What is so important about free trade? Here the doublespeak becomes compounded because the media discussion suppresses the crucial context: United States agribusiness will continue to receive its multi-billion dollar yearly subsidies, denied to Colombia in the treaty, making a joke out of any argument for "level playing fields" or respect for the "free market". U.S. agriculture subsidies allow American producers to sell their crops below cost. Under these conditions, the U.S. exports corn at 30% below costs of production, wheat at 40% below, and cotton at 57% below, to mention just a few examples. In the face of this unsettling reality, the government of President Uribe agreed, by signing the FTA, to eliminate Colombia’s agricultural protections as well as tariffs. Negotiating merely defined the time frame for lifting all agricultural protection for Colombian farmers. At the same time, however, the United States government, in an unequal and asymmetrical manner, will maintain domestic supports for its agricultural producers who will continue to export their surpluses below the cost of production, a practice deemed illegal in world commerce and known as dumping.

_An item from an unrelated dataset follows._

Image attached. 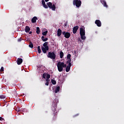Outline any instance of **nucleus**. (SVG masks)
I'll list each match as a JSON object with an SVG mask.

With another rhetorical trick the multi-billion dollar tax-payer supported welfare-for-agribusiness program is defended in the name of the "free market" and anti-protectionism.

As George Orwell expressed so well, fallacies such as these will not even occur to people if the institutions of indoctrination are functioning properly: "the mind should develop a blind spot whenever a dangerous thought presents itself. The process should be automatic, instinctive. Crimestop, they call it in Newspeak."